Many years ago, before most of the world had even heard the name “bitcoin,” you could mine your own bitcoin with nothing but a home computer and a reasonably capable graphics card. I was fascinated by the whole notion of digital currency — something I’d been thinking about long before the bitcoin whitepaper brought a (possibly) practical digital currency into existence.
I was excited about the potential for digital currency to enable online micropayments. I imagined surfing the web and if I found a news article or essay or song or piece of visual art or even (gasp!) a meme I really liked, being able to click a single button and send a dime to the creator. That dime, I suspect, would be a lot more than the creator might get from showing me an ad, and it would come without the privacy nightmare that the online advertising oligopoly has become. Or the scourge of having to have dozens of subscriptions to content you barely read just to have access to the very occasional worthwhile article. Or without resorting to something like piracy.
So I bought a decent graphics card for about a grand and set up a box to mine. I mined a little over a single bitcoin in a month before the card blew up. The card’s manufacturer said they had discontinued the card, so would just issue a refund. I probably spent a few hundred dollars in electricity on the venture, and I had a bitcoin worth, I think, around $50. So no profit, per se, but an interesting experience and I had a souvenir bitcoin.
Right now, that bitcoin is worth over $100,000. I’m happy about that, but it’s not an unalloyed good. Speculation is what drove the price so high, and speculation is also the reason that I still have the bitcoin because it never became a viable way to handle micropayments. With so many people thinking they could become cryptocurrency millionaires, the price of bitcoin became so volatile that it wasn’t usable for payments. Famously, a man once bought two pizzas for 10,000 bitcoin, worth about one billion dollars today.
In general, the cryptocurrency space has become a hive of scum and villainy. I did make a few small purchases with fractions of my bitcoin, and I gave some of it to my children, but mostly I just kept it. Bitcoin only has value because people believe it does, and that value could vanish at any time like Peter Pan (or was it Tinkerbell?) falling from the sky because too few people believe.

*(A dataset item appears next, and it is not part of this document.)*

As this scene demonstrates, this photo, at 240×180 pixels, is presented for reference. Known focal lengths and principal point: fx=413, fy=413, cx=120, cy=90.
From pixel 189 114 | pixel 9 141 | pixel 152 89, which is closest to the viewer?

“But, twoprops, isn’t that the same for any currency, such as the almighty US dollar?” No, because behind the US dollar are a lot of people with a lot of guns who will put you in prison if you don’t pay your taxes in US dollars. So US dollars are pretty much a must-have, at least for people living in the US and participating in the economy in any meaningful way. Bitcoin? It’s just an interesting speculation scheme.
Now that I’m retired and bitcoin is (just barely) in the six-figure range, HA and I thought I should sell it and at least get some profit from my several hundred dollar investment.
It took a little research to figure out how to sell. I decided to use an exchange, which is risky even if you pick the most staid and stable of the exchanges such as, say, Mt Gox or FTX. Back when I was first bitcoining, selling cryptocurrency largely meant a lot of shady deals in order to keep the transactions off-the-books. Cryptocurrency folks believed that they were above silly notions like taxation. How could the government tax you just for having some special numbers on your computer? But, of course, governments found a way. I wasn’t trying to hide anything, though, so I just went through the ordeal of filling out an exchange’s know-your-customer forms and did some pretty straightforward transactions, making sure that I didn’t leave the money sitting around in the exchange any longer than I needed to.